Description of the task: Report every line in the entries below that contains the word "point", copying each such line in full.

Raw data:
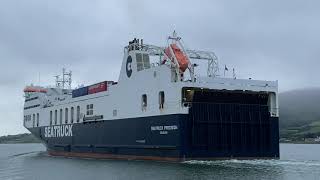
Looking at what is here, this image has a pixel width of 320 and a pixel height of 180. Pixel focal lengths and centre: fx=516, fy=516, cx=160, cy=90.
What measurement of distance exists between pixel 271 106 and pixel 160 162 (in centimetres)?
931

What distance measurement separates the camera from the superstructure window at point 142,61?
133 feet

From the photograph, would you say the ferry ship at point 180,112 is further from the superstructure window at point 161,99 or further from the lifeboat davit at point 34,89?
the lifeboat davit at point 34,89

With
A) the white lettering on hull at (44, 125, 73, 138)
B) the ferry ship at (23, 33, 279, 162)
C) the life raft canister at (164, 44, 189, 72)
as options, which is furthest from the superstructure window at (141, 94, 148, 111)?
the white lettering on hull at (44, 125, 73, 138)

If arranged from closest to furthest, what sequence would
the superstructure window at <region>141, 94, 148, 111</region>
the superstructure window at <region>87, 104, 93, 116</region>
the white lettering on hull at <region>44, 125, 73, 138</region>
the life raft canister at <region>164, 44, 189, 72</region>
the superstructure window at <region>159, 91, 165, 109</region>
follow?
the life raft canister at <region>164, 44, 189, 72</region> < the superstructure window at <region>159, 91, 165, 109</region> < the superstructure window at <region>141, 94, 148, 111</region> < the superstructure window at <region>87, 104, 93, 116</region> < the white lettering on hull at <region>44, 125, 73, 138</region>

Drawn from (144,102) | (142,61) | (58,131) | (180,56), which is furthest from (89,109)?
(180,56)

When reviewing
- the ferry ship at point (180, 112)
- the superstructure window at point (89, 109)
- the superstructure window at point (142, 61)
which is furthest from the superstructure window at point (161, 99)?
the superstructure window at point (89, 109)

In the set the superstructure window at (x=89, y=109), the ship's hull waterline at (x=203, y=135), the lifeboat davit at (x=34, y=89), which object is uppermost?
the lifeboat davit at (x=34, y=89)

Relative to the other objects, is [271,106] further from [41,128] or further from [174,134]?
[41,128]

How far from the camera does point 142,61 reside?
4084 centimetres

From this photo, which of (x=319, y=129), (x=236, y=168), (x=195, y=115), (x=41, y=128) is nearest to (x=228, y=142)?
(x=195, y=115)

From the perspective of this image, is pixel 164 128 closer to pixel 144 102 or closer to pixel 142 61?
pixel 144 102

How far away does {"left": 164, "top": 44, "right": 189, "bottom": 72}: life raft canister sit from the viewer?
35.9 meters

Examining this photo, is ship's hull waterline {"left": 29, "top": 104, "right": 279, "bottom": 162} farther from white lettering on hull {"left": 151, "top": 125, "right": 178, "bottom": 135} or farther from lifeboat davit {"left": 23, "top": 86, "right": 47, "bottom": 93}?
lifeboat davit {"left": 23, "top": 86, "right": 47, "bottom": 93}

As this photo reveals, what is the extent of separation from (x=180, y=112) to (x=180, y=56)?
14.5 ft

Solution:
What distance measurement separates the camera from the superstructure window at point 142,61?
From the photograph, would you say the ferry ship at point 180,112 is further from the superstructure window at point 161,99 or further from the lifeboat davit at point 34,89?
the lifeboat davit at point 34,89
- the ferry ship at point (180, 112)
- the superstructure window at point (89, 109)
- the superstructure window at point (142, 61)
which is furthest from the superstructure window at point (161, 99)?
the superstructure window at point (89, 109)
How far from the camera does point 142,61 reside?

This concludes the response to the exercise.